Dataset rows
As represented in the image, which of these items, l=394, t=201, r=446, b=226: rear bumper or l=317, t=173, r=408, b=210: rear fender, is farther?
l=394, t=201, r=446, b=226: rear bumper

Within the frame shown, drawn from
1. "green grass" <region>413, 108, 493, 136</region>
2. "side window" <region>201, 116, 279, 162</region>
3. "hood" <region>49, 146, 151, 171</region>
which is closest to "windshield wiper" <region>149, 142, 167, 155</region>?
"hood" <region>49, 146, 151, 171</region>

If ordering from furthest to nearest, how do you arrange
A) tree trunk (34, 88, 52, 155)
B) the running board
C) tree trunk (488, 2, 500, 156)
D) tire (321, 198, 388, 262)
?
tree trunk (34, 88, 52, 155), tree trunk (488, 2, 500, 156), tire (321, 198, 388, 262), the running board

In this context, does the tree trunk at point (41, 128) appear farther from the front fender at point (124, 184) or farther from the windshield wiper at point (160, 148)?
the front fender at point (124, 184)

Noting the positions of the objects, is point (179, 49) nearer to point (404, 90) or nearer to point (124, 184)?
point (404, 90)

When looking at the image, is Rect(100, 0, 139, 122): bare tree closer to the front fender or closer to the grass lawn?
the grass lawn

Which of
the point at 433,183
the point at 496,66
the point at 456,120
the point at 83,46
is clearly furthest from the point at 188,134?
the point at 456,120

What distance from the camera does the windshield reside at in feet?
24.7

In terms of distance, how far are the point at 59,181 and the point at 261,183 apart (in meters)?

→ What you need to do:
Rewrite the lines above so that each "windshield wiper" becomes "wiper blade", and leave everything else as it is.

→ Correct result:
As represented in the image, which of these items, l=394, t=201, r=446, b=226: rear bumper or l=317, t=173, r=408, b=210: rear fender, is farther?
l=394, t=201, r=446, b=226: rear bumper

Within the frame shown, drawn from
1. "green grass" <region>413, 108, 493, 136</region>
2. "side window" <region>201, 116, 279, 162</region>
3. "hood" <region>49, 146, 151, 171</region>
which is closest to "wiper blade" <region>149, 142, 167, 155</region>?
"hood" <region>49, 146, 151, 171</region>

If ordering from furthest to nearest, how do you arrange
A) tree trunk (34, 88, 52, 155)
B) the running board
C) tree trunk (488, 2, 500, 156)
D) tire (321, 198, 388, 262)
?
tree trunk (34, 88, 52, 155), tree trunk (488, 2, 500, 156), tire (321, 198, 388, 262), the running board

In this context, does the tree trunk at point (41, 128) appear farther from the front fender at point (124, 184) or farther from the wiper blade at point (160, 148)?
the front fender at point (124, 184)

Noting the positions of the objects, is point (179, 49) nearer to point (404, 90) or nearer to point (124, 184)?
point (404, 90)

When looking at the image, is Rect(100, 0, 139, 122): bare tree closer to the front fender or closer to the grass lawn?
the grass lawn

Which of
the point at 433,183
the point at 496,66
the point at 456,120
the point at 83,46
is clearly furthest from the point at 188,134?
the point at 456,120

What distance from the camera does the windshield reside at in feet?
24.7

In terms of distance, how far are the point at 59,181 and the point at 261,183 apart (in meters)?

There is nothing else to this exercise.